**Serie di esercizi**
a – Trascrivi alla lettera la parte del brano sulla lettura del labiale da parte di Google, cominciando dalle parole "Google entra nel" e fermandoti dopo le parole "dell’Università di Oxford.".
b – Prosegui il brano sull'intelligenza artificiale di Google che legge il labiale, riprendendo subito dopo la sua ultima frase.

**Brano proposto**

Google Deepmind

Google entra nel mondo del linguaggio 2.0, superando le capacità dell’uomo con la creazione di una particolare intelligenza artificiale che sarà in grado di leggere con estrema precisione il labiale. La sperimentazione di questa tecnologia è avvenuta attraverso DeepMind (la branchia di Mountain View che si occupa di ingegneria artificiale) e con la collaborazione dell’Università di Oxford.

Il sistema di lettura è stato testato per oltre 5mila ore con la sperimentazione su programmi televisivi muti messi a disposizione dalla BBC. Google si è detta entusiasta del risultato, garantendo che le trascrizioni automatiche ottenute sono state estremamente compatibili con la realtà attraverso l’individuazione di ben 110mila frasi e di oltre 17500 parole singole. L’accuratezza di tale operazione è stata calcolata intorno al 50%, un dato che si scontra con le capacità umane che sono in grado di leggere le labbra con solo il 12% di precisione.

**Estratti di dati**
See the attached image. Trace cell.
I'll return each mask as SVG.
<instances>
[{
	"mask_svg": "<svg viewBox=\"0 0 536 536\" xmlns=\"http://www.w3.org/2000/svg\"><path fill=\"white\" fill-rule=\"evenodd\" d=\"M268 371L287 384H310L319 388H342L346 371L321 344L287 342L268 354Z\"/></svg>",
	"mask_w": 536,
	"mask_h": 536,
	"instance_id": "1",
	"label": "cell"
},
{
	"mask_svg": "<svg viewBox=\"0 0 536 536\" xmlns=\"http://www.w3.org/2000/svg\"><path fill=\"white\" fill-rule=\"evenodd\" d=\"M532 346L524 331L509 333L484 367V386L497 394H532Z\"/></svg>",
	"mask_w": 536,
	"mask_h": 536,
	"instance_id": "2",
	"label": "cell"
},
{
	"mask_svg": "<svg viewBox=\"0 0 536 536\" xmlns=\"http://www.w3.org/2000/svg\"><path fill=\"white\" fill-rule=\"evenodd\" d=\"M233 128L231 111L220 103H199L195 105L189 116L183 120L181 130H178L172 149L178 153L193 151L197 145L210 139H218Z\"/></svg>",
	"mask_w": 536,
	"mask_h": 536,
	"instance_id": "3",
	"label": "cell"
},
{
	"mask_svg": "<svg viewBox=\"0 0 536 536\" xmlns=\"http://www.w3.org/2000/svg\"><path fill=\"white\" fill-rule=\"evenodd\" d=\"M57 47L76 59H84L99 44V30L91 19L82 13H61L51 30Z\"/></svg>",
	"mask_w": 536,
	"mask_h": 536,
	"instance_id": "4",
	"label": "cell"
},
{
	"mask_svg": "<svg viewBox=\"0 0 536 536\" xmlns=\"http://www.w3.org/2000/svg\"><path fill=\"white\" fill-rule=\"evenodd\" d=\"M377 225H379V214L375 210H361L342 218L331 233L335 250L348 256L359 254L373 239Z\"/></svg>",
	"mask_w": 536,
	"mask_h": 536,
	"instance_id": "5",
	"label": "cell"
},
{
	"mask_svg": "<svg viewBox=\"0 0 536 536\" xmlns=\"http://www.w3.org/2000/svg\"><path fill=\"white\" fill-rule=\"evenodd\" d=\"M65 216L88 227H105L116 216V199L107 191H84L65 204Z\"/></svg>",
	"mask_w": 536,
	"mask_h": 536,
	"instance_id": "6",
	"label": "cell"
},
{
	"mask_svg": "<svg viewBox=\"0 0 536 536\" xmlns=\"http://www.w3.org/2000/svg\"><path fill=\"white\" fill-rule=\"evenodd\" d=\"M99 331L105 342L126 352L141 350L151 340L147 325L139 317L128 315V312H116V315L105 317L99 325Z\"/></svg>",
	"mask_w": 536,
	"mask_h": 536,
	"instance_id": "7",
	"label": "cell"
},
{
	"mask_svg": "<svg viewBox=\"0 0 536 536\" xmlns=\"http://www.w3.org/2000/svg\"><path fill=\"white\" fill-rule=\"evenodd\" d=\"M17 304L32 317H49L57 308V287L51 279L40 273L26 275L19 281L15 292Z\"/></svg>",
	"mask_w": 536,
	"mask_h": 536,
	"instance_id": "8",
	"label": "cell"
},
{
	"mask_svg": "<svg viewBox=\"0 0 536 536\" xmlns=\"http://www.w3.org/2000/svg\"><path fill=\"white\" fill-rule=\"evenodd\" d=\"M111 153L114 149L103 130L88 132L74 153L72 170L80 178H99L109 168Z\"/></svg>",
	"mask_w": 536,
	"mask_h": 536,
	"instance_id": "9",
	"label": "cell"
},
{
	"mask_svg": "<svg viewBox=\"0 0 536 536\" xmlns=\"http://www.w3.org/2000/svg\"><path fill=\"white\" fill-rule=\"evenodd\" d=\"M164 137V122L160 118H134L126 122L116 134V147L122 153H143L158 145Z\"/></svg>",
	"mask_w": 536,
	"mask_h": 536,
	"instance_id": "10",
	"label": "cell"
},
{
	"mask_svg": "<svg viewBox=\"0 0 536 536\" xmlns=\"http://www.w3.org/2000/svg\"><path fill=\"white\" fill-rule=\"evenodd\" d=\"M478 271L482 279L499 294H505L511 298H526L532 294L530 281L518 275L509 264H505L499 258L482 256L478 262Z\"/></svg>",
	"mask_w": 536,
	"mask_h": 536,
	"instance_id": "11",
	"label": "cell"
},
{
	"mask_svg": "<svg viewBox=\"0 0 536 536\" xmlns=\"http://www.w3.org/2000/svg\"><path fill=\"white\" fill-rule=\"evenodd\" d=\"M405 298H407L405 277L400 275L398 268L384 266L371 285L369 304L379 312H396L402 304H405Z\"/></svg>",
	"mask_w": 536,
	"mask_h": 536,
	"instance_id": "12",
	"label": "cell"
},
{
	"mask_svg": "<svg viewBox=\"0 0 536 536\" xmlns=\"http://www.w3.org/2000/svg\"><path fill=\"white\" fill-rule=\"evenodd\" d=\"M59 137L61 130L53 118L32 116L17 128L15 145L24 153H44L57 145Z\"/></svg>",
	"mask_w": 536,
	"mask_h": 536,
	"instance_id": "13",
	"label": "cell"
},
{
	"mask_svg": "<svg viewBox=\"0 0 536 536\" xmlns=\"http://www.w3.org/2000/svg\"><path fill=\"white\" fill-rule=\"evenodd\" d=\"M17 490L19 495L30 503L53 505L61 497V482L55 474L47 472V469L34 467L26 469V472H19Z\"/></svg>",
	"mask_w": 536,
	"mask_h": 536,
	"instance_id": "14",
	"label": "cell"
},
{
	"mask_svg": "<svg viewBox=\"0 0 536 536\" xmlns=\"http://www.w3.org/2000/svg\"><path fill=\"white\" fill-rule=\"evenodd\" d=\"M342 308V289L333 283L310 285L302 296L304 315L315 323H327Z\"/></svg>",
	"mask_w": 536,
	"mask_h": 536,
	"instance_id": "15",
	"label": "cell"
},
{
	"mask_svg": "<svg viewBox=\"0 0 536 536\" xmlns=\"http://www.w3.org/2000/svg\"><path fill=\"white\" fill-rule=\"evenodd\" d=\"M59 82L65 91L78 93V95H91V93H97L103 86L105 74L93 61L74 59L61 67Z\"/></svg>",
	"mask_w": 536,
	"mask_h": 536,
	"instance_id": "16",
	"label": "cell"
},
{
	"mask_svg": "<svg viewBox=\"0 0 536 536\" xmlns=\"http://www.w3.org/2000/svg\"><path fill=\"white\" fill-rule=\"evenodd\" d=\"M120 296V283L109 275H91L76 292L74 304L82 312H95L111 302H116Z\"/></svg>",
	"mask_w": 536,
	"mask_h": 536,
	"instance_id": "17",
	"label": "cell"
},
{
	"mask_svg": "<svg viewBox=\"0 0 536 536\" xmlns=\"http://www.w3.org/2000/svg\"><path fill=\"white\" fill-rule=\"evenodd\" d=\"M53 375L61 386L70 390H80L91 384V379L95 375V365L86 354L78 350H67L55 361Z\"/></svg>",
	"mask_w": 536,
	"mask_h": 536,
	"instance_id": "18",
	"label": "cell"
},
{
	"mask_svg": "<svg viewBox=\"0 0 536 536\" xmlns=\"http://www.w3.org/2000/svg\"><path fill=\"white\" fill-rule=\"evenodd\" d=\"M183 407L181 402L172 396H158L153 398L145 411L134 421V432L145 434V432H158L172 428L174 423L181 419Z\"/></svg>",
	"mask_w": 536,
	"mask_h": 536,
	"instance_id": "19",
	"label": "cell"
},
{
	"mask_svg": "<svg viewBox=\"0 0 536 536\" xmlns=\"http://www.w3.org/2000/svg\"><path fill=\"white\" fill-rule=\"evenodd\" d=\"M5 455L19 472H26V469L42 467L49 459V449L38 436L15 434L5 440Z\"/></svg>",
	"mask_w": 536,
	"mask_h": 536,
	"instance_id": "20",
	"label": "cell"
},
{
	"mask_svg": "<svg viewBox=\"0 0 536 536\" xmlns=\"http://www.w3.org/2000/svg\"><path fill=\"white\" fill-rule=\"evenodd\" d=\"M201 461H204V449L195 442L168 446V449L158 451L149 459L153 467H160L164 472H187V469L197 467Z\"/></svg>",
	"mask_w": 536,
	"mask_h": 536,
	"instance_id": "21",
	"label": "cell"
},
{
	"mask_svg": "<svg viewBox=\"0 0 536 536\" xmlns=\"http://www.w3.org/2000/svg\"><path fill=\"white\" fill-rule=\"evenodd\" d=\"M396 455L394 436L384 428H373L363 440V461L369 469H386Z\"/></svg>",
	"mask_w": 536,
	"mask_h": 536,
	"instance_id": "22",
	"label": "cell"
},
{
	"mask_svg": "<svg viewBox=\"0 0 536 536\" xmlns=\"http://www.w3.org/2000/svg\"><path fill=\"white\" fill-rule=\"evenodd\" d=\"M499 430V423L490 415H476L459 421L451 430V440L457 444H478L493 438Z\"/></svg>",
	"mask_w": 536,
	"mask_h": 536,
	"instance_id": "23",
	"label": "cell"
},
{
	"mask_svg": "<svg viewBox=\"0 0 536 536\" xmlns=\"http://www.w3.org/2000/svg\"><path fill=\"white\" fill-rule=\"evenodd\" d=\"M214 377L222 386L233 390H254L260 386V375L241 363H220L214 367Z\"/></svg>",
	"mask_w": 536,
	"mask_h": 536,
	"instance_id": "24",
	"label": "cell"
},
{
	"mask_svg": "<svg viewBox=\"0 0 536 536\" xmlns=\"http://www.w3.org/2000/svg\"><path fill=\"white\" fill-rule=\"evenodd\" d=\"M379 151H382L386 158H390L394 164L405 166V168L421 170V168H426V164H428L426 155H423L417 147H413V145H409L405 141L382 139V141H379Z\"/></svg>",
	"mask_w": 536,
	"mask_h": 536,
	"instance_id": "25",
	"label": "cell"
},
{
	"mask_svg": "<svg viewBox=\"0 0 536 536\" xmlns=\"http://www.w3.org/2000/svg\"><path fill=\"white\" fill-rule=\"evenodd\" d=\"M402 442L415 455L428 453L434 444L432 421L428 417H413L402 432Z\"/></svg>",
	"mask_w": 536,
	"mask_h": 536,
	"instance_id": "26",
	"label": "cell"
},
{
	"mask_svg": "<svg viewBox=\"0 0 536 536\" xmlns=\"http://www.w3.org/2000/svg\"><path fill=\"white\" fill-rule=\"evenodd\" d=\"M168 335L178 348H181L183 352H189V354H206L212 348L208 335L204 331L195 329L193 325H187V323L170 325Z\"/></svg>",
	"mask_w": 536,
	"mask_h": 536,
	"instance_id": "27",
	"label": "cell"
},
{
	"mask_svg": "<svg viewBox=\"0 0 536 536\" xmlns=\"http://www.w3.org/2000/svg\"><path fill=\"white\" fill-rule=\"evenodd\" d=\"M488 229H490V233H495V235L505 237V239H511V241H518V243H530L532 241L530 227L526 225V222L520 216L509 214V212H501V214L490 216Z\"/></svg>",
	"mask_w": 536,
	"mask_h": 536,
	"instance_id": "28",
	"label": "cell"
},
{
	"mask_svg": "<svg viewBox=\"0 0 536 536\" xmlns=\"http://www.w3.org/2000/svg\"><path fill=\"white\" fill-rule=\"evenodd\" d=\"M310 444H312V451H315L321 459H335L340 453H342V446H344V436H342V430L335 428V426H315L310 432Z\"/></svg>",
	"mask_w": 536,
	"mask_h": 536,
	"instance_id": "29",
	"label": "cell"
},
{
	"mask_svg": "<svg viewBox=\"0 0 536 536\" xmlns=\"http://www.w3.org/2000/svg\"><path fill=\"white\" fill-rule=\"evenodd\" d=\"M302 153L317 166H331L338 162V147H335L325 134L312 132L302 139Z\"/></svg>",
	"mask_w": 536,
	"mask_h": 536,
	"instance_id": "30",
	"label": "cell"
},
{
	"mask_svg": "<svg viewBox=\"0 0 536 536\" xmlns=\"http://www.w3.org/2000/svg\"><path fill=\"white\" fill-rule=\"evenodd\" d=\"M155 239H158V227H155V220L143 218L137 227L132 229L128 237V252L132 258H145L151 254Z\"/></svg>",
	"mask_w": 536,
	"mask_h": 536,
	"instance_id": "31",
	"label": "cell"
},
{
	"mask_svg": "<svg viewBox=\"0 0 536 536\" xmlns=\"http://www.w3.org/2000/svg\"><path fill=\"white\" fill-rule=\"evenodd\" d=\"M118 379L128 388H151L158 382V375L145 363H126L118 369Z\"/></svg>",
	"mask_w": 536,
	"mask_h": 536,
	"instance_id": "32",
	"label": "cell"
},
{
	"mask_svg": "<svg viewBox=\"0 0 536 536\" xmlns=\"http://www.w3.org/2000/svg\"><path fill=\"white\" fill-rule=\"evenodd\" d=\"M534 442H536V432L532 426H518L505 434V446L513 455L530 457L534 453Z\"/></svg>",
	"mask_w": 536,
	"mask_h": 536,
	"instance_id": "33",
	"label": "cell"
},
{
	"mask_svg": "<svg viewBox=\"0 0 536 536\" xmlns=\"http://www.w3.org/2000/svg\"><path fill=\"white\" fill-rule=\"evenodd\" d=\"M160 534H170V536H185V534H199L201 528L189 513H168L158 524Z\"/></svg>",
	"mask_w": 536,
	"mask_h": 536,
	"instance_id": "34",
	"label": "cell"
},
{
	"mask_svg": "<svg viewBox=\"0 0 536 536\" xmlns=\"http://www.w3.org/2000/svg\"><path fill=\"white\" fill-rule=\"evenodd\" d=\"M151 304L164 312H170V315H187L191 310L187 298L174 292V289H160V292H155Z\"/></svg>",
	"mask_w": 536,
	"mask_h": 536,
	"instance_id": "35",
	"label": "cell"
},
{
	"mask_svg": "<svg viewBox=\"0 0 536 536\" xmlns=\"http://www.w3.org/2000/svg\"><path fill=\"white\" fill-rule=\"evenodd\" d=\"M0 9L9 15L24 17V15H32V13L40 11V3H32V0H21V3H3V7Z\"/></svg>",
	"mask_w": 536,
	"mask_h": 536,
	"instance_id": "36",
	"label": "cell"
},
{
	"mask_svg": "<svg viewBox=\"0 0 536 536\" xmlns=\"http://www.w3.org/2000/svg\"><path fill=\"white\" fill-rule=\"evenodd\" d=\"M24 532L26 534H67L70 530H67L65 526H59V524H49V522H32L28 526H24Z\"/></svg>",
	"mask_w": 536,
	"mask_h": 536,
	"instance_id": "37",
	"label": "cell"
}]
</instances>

**Soluzioni**
a –
Google entra nel mondo del linguaggio 2.0, superando le capacità dell’uomo con la creazione di una particolare intelligenza artificiale che sarà in grado di leggere con estrema precisione il labiale. La sperimentazione di questa tecnologia è avvenuta attraverso DeepMind (la branchia di Mountain View che si occupa di ingegneria artificiale) e con la collaborazione dell’Università di Oxford.

b –
La tecnologia sperimentata da Google – anche se può sembrare in un primo momento superflua – ha una importanza strategica per quello che sarà il futuro della comunicazione. Innanzitutto, non è difficile immaginare una futura applicazione per le trascrizioni di tutte le conversazioni delle persone mute dalla nascita, garantendo un migliore efficacia rispetto all’attuale linguaggio dei segni. In secondo luogo, il brand californiano mira allo sviluppo delle attuali intelligenze artificiali come il suo Google Assistent, che in un domani riuscirà a capire le parole dell’utente anche e solo osservando il movimento delle sue labbra. In terzo luogo, l’applicazione di una tale tecnologia garantirebbe un processo di semplificazione esponenziale per tutti quei lavori che prevedono la trascrizione (ad esempio processi o atti giuridici e formali).

Insomma, Google è ancora una volta pronta a stupirci e non ci stupiremmo di assistere ad una sua nuova creazione in grado di migliorare la nostra quotidianità.